Soweit ich weiß versprach der Soldatenkönig seinem Sohn für die Geburt eines Erben ihm eine Auslandsreise zu gestatten (Italien?). Er versuchte es also ausnahmsweise mit der Lockmethode :D. Das Verhaltnis des Soldatenkönigs zu seiner Schwiegertochter war gut und er war ausgesprochen freundlich zu ihr - ganz im Gegensatz zu seiner Frau und seiner ältesten Tochter Wilhelmine.
Die hat ihrem Bruder im übrigen auch beschworen, er solle das seine tun und ein Kind zeugen. Sie hielt ihm vor Augen wie sehr das seine Stellung beim Vater festigen würde.
 
Seltsam, dass die Interpretation, die ich für den Stand der Erkenntnis gehalten habe, hier nicht erwähnt wird :

Friedrich habe sich als 16-jähriger am Hofe Augusts des Starken mit Syphillis angesteckt. Die anschließende Rosskur mit Quecksilber hat er zwar überlebt, danach war's aber aus mit der Erotik. Heiraten musste er trotzdem, damit es keiner merkte (die Königin wird's irgendwann gemerkt haben, aber da saß sie schon in der Falle).

Klingt doch ganz plausibel, oder ?

Wie lang dauert es denn da von der Ansteckung bis zum ersten Ausbruch der Krankheit? Friedrich wurde bald nach der Rückkehr aus Dresden schwer krank.
Der Soldatenkönig scheint die Krankheit für eine Lungenkrankheit gehalten zu haben (und rechnete schon halb mit dem Tod seines Sohns), aber wer weiß was man dem Vater erzählt hat.
(Das merkwürdigste an diesem Mann war, meiner Meinung nach, dass er einerseits sehr klug, anderseits unglaublich naiv war.)

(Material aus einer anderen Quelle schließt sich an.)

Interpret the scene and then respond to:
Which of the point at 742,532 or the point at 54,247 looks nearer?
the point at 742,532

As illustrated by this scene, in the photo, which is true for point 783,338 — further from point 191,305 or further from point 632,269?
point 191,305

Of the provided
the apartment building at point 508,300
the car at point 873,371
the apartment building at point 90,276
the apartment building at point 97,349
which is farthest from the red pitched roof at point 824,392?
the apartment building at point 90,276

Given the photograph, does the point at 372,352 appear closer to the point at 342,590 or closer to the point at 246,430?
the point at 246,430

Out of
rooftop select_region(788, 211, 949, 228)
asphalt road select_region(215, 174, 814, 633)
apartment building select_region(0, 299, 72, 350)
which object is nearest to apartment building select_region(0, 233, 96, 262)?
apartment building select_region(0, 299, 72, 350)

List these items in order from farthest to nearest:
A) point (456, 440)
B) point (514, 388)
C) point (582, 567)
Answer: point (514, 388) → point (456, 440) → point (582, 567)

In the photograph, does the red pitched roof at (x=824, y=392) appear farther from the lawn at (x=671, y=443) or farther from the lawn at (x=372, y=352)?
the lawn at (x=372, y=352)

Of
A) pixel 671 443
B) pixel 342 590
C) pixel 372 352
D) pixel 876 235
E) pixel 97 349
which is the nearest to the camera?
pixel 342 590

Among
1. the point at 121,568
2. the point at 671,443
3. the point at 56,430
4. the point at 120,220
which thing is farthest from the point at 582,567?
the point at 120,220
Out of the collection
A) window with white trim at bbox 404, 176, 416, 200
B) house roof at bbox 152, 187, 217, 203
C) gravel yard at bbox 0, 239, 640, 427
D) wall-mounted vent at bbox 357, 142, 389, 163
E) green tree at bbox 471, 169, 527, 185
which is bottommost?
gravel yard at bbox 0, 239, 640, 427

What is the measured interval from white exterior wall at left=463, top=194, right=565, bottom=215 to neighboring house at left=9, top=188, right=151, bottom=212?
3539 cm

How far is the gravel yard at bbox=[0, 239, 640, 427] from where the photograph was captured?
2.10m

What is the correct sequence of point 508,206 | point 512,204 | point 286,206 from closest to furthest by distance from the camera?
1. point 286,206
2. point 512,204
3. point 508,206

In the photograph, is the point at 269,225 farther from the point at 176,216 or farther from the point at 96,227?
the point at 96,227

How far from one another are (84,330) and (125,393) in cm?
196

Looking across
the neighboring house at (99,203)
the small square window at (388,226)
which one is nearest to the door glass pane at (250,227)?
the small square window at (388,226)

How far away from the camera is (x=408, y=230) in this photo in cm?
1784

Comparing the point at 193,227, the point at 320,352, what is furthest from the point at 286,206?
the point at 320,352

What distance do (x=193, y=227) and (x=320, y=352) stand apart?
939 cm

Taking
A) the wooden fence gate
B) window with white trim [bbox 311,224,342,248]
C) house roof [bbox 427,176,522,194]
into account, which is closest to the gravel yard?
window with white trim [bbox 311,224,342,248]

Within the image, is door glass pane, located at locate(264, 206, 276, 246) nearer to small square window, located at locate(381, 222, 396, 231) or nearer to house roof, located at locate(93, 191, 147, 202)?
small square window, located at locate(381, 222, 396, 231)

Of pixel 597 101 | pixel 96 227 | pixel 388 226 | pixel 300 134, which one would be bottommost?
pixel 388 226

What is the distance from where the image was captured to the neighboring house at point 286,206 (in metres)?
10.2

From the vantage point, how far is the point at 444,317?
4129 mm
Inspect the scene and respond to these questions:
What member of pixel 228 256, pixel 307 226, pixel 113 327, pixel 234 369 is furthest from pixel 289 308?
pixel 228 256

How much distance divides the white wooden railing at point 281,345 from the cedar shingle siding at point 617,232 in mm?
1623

Nachdem Friedrich sich von seiner Krankheit erholt hatte, ging sein Verhältnis zu seinem Vater im übrigen so richtig den Bach hinunter. Vielleicht, weil der König doch noch mitbekam, welche Krankheit sein Sohn hatte und was die Folgen waren?
 
Das Verhaltnis des Soldatenkönigs zu seiner Schwiegertochter war gut und er war ausgesprochen freundlich zu ihr - ganz im Gegensatz zu seiner Frau und seiner ältesten Tochter Wilhelmine.
Vielleicht war auch gerade dies dann ihr Problem. Sie gehörte nicht zum Geflecht aus Intrigen und blieb gewissermaßen gegenüber den Geschwistern und Friedrich II. selbst eine Fremde. Das mag andererseits dazu beigetragen haben, dass ihr Schwiegervater sie mochte.
 
Vielleicht war auch gerade dies dann ihr Problem. Sie gehörte nicht zum Geflecht aus Intrigen und blieb gewissermaßen gegenüber den Geschwistern und Friedrich II. selbst eine Fremde. Das mag andererseits dazu beigetragen haben, dass ihr Schwiegervater sie mochte.

Ich denke mal, dass Elisabeth Christine hübsch, schüchtern, religiös und bemüht es allen recht zu machen wie sie war, dem Idealbild einer Schwiegertochter recht nahe kam soweit es den Soldatenkönig betraf.